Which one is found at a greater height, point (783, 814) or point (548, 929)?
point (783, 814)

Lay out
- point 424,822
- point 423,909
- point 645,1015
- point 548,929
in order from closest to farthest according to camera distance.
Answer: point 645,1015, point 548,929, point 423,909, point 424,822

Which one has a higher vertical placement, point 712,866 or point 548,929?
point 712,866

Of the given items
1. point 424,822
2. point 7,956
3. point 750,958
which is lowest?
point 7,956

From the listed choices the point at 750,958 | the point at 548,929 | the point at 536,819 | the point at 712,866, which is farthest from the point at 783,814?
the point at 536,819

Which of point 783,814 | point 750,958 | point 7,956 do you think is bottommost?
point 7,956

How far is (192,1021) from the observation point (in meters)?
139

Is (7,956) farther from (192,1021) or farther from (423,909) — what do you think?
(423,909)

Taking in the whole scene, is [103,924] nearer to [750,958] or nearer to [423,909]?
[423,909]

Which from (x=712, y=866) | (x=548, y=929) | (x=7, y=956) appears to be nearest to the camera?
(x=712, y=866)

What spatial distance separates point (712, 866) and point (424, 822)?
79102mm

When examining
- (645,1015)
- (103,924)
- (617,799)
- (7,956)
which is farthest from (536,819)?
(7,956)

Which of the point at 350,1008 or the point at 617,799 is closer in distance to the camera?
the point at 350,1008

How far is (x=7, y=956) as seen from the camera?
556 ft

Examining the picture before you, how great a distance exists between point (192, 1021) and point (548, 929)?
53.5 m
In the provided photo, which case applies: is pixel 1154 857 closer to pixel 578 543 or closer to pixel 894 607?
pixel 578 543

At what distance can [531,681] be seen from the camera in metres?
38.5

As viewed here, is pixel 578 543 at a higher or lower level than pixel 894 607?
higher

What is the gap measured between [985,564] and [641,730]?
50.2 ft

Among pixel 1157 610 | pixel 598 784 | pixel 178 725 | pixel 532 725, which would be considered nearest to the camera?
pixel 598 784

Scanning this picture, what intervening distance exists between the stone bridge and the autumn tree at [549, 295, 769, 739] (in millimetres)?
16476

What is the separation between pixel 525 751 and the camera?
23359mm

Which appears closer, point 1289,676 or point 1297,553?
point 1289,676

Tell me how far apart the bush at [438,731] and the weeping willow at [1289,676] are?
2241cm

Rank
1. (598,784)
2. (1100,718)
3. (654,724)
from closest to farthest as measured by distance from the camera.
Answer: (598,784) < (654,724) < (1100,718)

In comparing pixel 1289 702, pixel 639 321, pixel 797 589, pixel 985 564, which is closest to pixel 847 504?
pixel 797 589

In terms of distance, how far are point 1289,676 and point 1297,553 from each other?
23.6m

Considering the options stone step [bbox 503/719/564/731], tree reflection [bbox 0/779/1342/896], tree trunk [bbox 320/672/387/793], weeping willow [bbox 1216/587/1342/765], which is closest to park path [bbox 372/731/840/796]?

◆ Petit exercice ◆
Recopiez intégralement les lignes des entrées, en partant de celle qui contient "Among pixel 1157" et en allant jusqu'à la fin des entrées. Décalez de -149 chaque nombre figurant dans les réponses, qu'il s'agisse de coordonnées ou de distances, et laissez tout le reste inchangé.

◆ Exercice réalisé ◆
Among pixel 1157 610 | pixel 598 784 | pixel 178 725 | pixel 532 725, which would be considered nearest to the camera?
pixel 449 635

Scanning this picture, what intervening distance exists between the stone bridge and the autumn tree at [549, 295, 769, 739] (in millimetres)?
16327

What is the separation between pixel 525 751 and the camera?
23210mm

Which appears closer, point 1289,676 or point 1297,553?
point 1140,527

Tell me how far apart the bush at [438,731] and the weeping willow at [1289,676] are?
2092cm

Rank
1. (598,784)
2. (1100,718)
3. (654,724)
from closest to farthest as measured by distance from the camera.
Answer: (449,635) < (505,575) < (951,569)

In comparing pixel 1289 702, pixel 639 321, pixel 797 589, pixel 985 564, which is closest to pixel 847 504?
pixel 648 440

In terms of distance, how far are point 1289,676 and point 1297,553 from each other?
-125.4m

Considering the options stone step [bbox 503/719/564/731], tree reflection [bbox 0/779/1342/896], tree trunk [bbox 320/672/387/793], weeping willow [bbox 1216/587/1342/765], which is closest to park path [bbox 372/731/840/796]?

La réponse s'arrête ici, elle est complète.